◆ **PAGE**:
────────────────────

And one of the lasting benefits of the Volunteer Advocacy Project is that the tools and information gained through the program are designed to be passed along in service to one’s community after the course been completed. Attendees pay a small fee up front to cover print materials (with scholarship opportunities available to defer costs), but the actual “payment” for participation is a promise to pay it forward.
“At the very first session each fall, we reiterate how we want each attendee to advocate for four additional families once they graduate from the program,” said Hodapp. “With many hundreds of graduates over 15 years, we feel that the VAP is making a difference to Tennessee’s families of children with disabilities.”
In addition to the positive changes the Volunteer Advocacy Project has seen in the community, the program has also led to other exciting developments within the Vanderbilt Kennedy Center, including the development of a more targeted training program for parents of transition-aged autistic youth.
“The VAP has led to Meghan and Julie Lounds Taylor’s VAP-Transition — VAP-T, now called ASSIST—program for parents of transition-aged youth with ASD,” said Hodapp. “The general model was similar: a 12-week, three-hour-per-week workshop series. But as Julie, Meghan, and I discussed early on, many of the specific issues involving youth with ASD, transition, and adult services differed from issues and concerns of the original VAP. Thus, while the general model is similar, it plays out very differently when considering services that aren’t school-based. Julie and Meghan have done a terrific job dealing with those difficult issues, now having expanded ASSIST to three states [Tennessee, Illinois, and Wisconsin].”

────────────────────

Data items
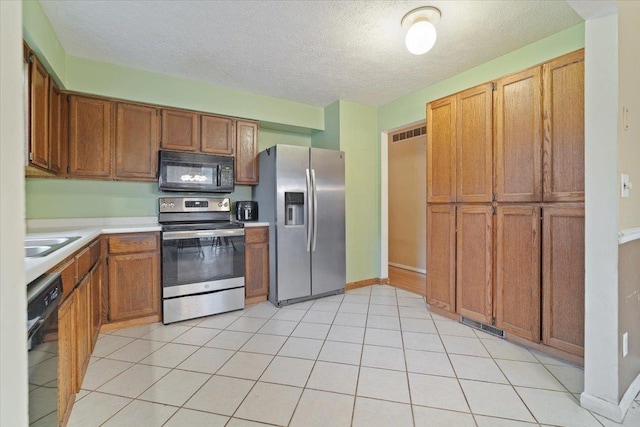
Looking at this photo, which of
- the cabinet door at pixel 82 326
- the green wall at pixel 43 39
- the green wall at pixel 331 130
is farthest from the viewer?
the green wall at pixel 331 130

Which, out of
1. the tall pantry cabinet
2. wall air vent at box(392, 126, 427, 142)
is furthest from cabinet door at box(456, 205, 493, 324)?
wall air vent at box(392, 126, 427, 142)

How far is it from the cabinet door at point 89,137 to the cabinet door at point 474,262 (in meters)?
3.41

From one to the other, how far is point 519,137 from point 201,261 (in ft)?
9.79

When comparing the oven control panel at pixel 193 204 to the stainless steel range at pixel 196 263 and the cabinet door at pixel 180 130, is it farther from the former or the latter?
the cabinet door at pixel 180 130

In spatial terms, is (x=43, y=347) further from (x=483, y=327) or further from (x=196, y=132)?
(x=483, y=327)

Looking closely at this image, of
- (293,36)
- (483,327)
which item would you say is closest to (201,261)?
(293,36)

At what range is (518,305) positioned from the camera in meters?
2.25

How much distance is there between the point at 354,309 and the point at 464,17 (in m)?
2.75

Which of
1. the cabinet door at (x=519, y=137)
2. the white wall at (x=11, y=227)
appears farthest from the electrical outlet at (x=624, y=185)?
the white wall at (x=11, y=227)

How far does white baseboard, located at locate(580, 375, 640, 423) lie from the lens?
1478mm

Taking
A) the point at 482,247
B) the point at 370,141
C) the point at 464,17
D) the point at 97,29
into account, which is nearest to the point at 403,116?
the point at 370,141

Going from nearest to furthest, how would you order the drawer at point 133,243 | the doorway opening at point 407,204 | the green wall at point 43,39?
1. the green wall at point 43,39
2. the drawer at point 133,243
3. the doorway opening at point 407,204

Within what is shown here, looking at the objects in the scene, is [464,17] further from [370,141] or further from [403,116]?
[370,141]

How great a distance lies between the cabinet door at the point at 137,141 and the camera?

────────────────────

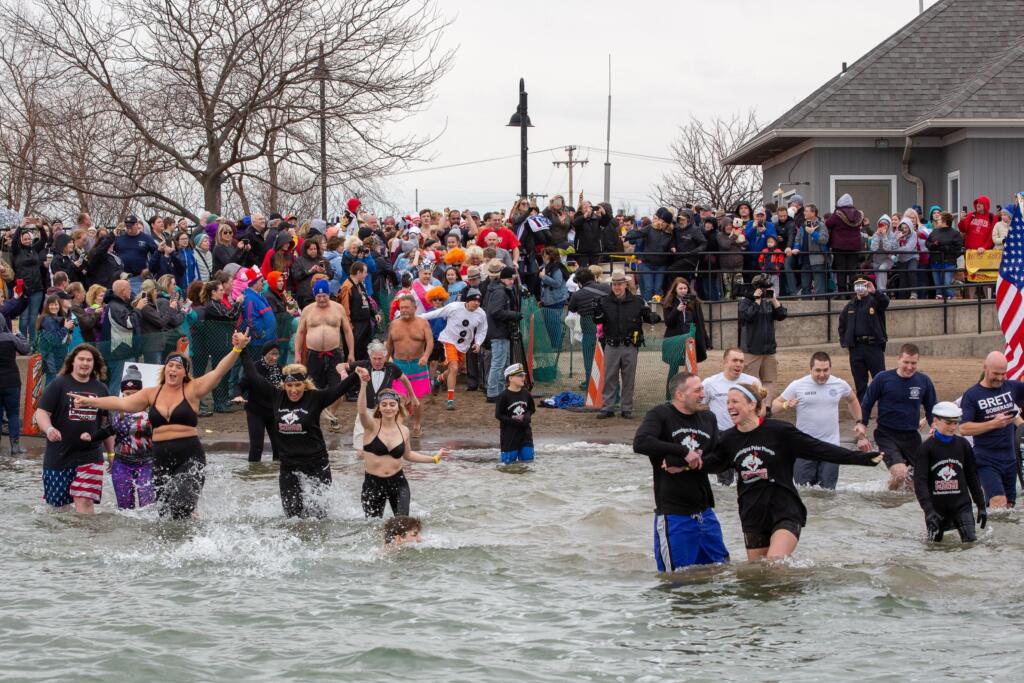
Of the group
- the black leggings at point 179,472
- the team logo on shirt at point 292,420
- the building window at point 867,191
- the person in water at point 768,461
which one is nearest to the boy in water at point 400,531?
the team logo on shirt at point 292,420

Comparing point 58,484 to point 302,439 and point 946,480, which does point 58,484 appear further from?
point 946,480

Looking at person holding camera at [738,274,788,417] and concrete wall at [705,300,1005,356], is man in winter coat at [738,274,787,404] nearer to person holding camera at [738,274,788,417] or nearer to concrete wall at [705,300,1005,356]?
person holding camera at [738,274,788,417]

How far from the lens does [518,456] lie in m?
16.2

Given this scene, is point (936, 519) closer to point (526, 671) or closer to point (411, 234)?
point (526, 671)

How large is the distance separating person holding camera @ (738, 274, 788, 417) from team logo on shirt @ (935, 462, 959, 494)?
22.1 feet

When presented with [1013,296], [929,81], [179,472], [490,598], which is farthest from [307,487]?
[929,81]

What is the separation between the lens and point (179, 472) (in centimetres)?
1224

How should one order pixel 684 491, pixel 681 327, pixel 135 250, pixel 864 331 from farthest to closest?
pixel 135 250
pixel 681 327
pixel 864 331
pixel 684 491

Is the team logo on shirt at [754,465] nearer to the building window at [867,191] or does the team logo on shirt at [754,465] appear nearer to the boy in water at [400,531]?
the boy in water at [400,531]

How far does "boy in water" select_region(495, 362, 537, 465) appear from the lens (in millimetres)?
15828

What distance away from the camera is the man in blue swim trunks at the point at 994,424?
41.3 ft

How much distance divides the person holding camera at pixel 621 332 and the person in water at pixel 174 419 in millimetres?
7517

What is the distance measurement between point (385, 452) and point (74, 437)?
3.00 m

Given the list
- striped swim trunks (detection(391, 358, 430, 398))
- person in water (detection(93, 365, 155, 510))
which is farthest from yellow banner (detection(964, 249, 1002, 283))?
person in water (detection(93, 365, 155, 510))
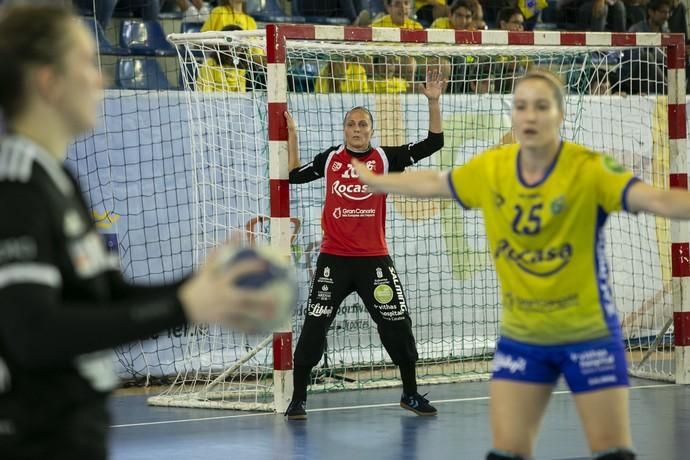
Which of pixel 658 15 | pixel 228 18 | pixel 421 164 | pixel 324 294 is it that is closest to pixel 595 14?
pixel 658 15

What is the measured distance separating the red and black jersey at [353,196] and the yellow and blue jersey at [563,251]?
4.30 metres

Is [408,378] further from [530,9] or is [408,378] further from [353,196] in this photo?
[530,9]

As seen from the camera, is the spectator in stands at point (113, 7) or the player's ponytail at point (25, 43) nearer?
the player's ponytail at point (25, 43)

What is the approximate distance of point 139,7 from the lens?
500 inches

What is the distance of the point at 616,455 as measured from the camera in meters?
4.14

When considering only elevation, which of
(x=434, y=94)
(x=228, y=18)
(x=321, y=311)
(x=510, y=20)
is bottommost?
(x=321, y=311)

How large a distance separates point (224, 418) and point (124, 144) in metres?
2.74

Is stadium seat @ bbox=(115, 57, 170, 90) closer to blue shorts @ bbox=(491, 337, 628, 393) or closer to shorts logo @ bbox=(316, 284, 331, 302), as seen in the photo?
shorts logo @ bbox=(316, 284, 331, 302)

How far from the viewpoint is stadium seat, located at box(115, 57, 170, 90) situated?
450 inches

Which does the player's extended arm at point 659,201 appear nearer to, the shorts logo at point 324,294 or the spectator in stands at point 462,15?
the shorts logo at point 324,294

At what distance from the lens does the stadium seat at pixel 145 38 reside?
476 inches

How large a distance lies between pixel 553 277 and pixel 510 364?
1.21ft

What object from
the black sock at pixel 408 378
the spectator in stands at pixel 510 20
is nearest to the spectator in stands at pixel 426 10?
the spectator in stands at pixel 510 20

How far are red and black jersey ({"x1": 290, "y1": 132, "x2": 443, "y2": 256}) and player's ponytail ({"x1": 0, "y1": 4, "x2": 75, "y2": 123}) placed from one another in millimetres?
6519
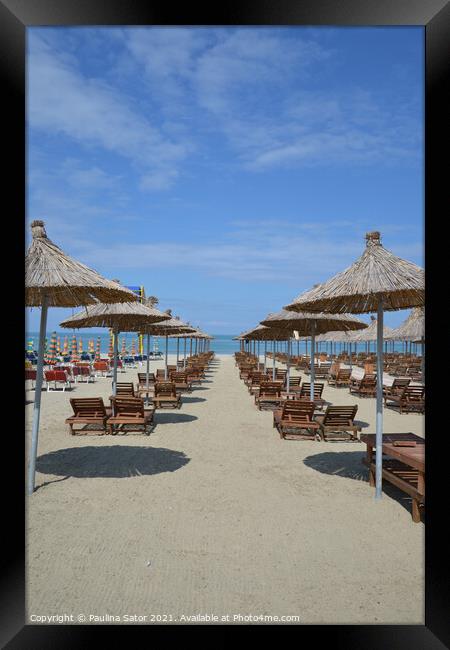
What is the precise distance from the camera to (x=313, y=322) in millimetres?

────────────────────

◆ **REQUIRED TASKS**:
(a) Based on the Volunteer Advocacy Project passage, decide whether each statement agrees with it. Answer yes or no for each, and quote the words from the passage that settle it.
(i) Attendees pay a small up-front fee to cover print materials.
(ii) The VAP-Transition program uses an eight-week workshop series.
(iii) ASSIST has expanded to three states.
(b) According to the Volunteer Advocacy Project passage, what is the VAP-Transition program now called?
(c) Continue the Volunteer Advocacy Project passage from its final sentence.

◆ **ANSWERS IN ORDER**:
(a)
(i) Yes: "Attendees pay a small fee up front to cover print materials"
(ii) No: "a 12-week, three-hour-per-week workshop series"
(iii) Yes: "now having expanded ASSIST to three states [Tennessee, Illinois, and Wisconsin]"

(b) It is now called ASSIST.

(c)
Burke added, “Since starting the VAP in Tennessee, it has been replicated in other states such as Illinois, South Carolina, New York, and Kentucky. There is even international interest to replicate the VAP in Taiwan! Further, the VAP has been adapted in two languages, Spanish and Korean. We are really proud that the VAP can be successfully adapted and replicated by community organizations across the country.”
*Meghan Burke, Ph.D., taught at the University of Illinois at Urbana-Champaign until very recently returning to Vanderbilt to accept a faculty position in Peabody College’s department of Special Education. Learn more about Burke’s new academic appointment and her history with family advocacy in this Research News at Vanderbilt article.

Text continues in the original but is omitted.